→ DOCUMENTO FUENTE:
Era evidente que esta vez no podría escapar. Hasta ahora me había resultado fácil mantener a raya la cuestión de la progenie —para seguir viviendo en paz me bastaba con mis fantasías sexuales y con hablar del tema de vez en cuando con mi madre y con A.—, pero el hecho de que me persiguieran todos esos testimonios y dudas reales, y que A. fuera a parir en tan solo unos meses me exigía dar un paso más, como si mi quietud no fuese un posicionamiento válido, sino una actitud infantil, equidistante y cobarde. A. me hacía sentir como una adolescente con canas que juega en la calle sin hacer caso de los gritos que salen de su edificio, y que le preguntan con insistencia qué quiere de postre. Estaba ignorando deliberadamente el ruido del mundo, eludiendo la responsabilidad de pronunciarme.
Toda buena película de acción tiene una vuelta de tuerca que te agarra en el desenlace, un nudo extra que te impide respirar hasta el final. Aquellos días un sms llegó a mi teléfono. Era un recordatorio de la clínica de mi ginecóloga: me tocaba revisión anual.
Antes de tomar la decisión —antes de terminar este texto—, pasé por varios estadios. El primero fue de indignación por verme enfangada en semejante lodazal cuando yo estaba tan feliz y contenta. Es injusto que los hombres no tengan que enfrentarse a este dilema. Se me ocurrió que tendría que existir un Ministerio de la Infertilidad, una institución que efectuara vasectomías forzosas a los varones de cuarenta y pocos, para que compartieran la inquietud que supone saber que cuentas con un tiempo limitado para formar una familia biológica. Además de ideas demagógicas tuve ideas conspiranoicas. Si yo había nacido con un número exacto de óvulos buenos (la reserva ovárica) y existía una forma de contabilizarlos, ¿por qué no podía saber cuánto tiempo me quedaba? ¿Por qué no podían decirme una fecha más o menos precisa para que pudiera tomar una decisión informada? Porque no les interesaba, claro, eso solo nos interesa a “nosotras”. Más allá de la verosimilitud de una confabulación machista y capitalista, de una cosa estaba segura: cada vez más mujeres se veían forzadas a retrasar su maternidad por factores externos, e inmediatamente después, cada vez más mujeres decidían invertir sus ahorros y los de su familia en la industria de la fertilidad.

→ CONSIGNA A: Devuelva sin cambios el pasaje del fragmento que va desde «Era evidente que» hasta «responsabilidad de pronunciarme.», ambos incluidos.
→ CONSIGNA B: Reescriba en forma de lista breve el párrafo del fragmento que comienza con «Antes de tomar la decisión» y conserve sus datos principales.
Básese únicamente en el fragmento.

Contenido guardado:
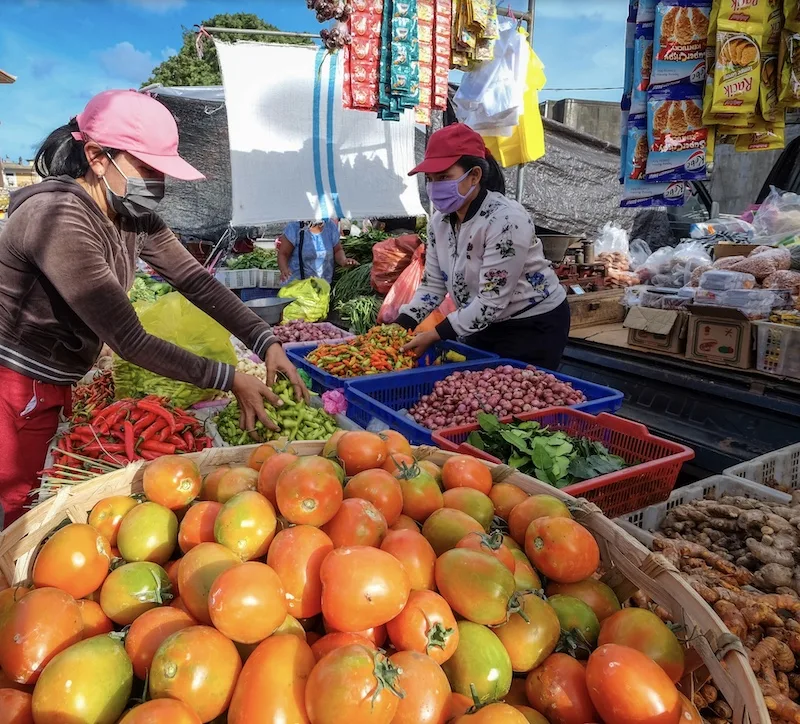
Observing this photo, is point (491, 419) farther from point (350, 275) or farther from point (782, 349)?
point (350, 275)

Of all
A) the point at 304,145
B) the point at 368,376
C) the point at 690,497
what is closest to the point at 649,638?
the point at 690,497

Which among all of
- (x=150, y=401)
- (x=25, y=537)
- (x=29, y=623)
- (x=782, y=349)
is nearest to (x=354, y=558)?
(x=29, y=623)

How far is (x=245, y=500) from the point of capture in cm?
119

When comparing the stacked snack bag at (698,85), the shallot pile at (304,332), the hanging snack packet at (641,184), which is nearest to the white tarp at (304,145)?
the shallot pile at (304,332)

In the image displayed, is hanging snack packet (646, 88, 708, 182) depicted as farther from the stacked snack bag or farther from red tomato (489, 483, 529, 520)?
red tomato (489, 483, 529, 520)

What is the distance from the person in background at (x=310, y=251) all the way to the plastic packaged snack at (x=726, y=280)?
435cm

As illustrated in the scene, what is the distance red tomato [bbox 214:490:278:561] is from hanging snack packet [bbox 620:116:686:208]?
4.35 m

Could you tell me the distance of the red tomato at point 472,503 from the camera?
1.40 m

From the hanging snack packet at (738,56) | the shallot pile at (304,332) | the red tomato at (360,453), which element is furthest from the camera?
the shallot pile at (304,332)

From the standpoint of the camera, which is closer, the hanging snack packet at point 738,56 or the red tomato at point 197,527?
the red tomato at point 197,527

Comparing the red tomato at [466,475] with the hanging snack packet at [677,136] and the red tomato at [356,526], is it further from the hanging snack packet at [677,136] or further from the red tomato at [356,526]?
the hanging snack packet at [677,136]

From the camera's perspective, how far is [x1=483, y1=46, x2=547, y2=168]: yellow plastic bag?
6.08 metres

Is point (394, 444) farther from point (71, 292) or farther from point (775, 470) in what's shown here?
point (775, 470)

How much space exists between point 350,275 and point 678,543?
5.50m
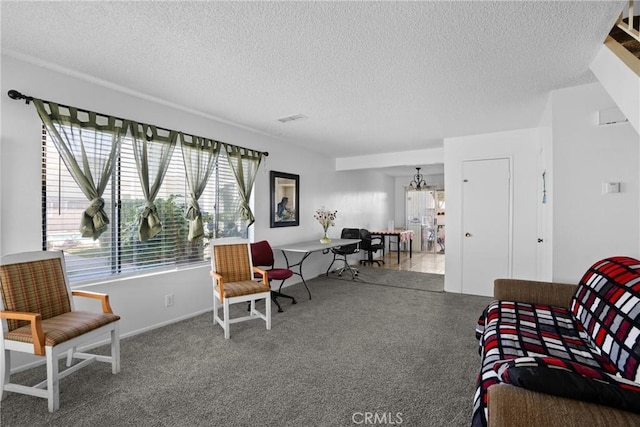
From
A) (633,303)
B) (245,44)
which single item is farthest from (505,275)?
(245,44)

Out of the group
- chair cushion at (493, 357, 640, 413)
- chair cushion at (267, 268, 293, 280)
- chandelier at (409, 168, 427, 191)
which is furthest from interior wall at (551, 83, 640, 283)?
chandelier at (409, 168, 427, 191)

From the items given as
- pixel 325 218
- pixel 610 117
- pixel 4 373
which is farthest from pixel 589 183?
pixel 4 373

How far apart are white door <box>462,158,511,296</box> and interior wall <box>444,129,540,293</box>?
0.21 ft

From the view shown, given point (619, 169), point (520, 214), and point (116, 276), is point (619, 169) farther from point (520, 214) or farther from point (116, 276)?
point (116, 276)

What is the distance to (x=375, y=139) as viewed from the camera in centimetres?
511

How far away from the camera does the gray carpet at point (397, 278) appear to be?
5188mm

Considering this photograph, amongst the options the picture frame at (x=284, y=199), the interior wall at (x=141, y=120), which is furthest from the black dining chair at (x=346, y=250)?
the picture frame at (x=284, y=199)

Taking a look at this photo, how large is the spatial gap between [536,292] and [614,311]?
35.1 inches

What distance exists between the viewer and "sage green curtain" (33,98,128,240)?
2629 mm

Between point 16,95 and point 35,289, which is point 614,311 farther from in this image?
point 16,95

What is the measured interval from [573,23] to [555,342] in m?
1.98

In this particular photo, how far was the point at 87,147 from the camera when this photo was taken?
286 centimetres

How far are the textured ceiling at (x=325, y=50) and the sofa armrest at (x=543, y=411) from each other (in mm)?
1979

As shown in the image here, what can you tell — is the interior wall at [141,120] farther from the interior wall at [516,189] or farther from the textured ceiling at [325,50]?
the interior wall at [516,189]
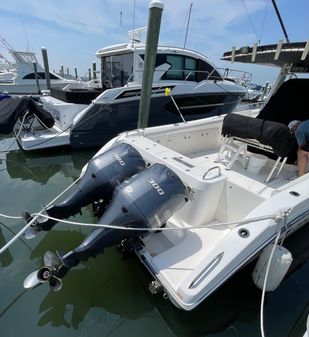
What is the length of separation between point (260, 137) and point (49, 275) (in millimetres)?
2213

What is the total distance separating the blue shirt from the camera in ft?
7.71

→ RESPUESTA ESCRITA A:
Era evidente que esta vez no podría escapar. Hasta ahora me había resultado fácil mantener a raya la cuestión de la progenie —para seguir viviendo en paz me bastaba con mis fantasías sexuales y con hablar del tema de vez en cuando con mi madre y con A.—, pero el hecho de que me persiguieran todos esos testimonios y dudas reales, y que A. fuera a parir en tan solo unos meses me exigía dar un paso más, como si mi quietud no fuese un posicionamiento válido, sino una actitud infantil, equidistante y cobarde. A. me hacía sentir como una adolescente con canas que juega en la calle sin hacer caso de los gritos que salen de su edificio, y que le preguntan con insistencia qué quiere de postre. Estaba ignorando deliberadamente el ruido del mundo, eludiendo la responsabilidad de pronunciarme.

→ RESPUESTA ESCRITA B:
- Antes de tomar la decisión, la narradora pasó por varios estadios.
- El primero fue de indignación por verse enfangada en ese dilema cuando estaba feliz y contenta. Le parece injusto que los hombres no tengan que enfrentarse a él.
- Imaginó un Ministerio de la Infertilidad que efectuara vasectomías forzosas a los varones de cuarenta y pocos. Así compartirían la inquietud de saber que se cuenta con un tiempo limitado para formar una familia biológica.
- También tuvo ideas conspiranoicas. Si nació con un número exacto de óvulos buenos (la reserva ovárica) y existía una forma de contabilizarlos, se preguntaba por qué no podían decirle una fecha más o menos precisa para decidir de forma informada. Su respuesta fue que no les interesaba.
- De una cosa estaba segura: cada vez más mujeres se veían forzadas a retrasar su maternidad por factores externos. Después, cada vez más mujeres decidían invertir sus ahorros y los de su familia en la industria de la fertilidad.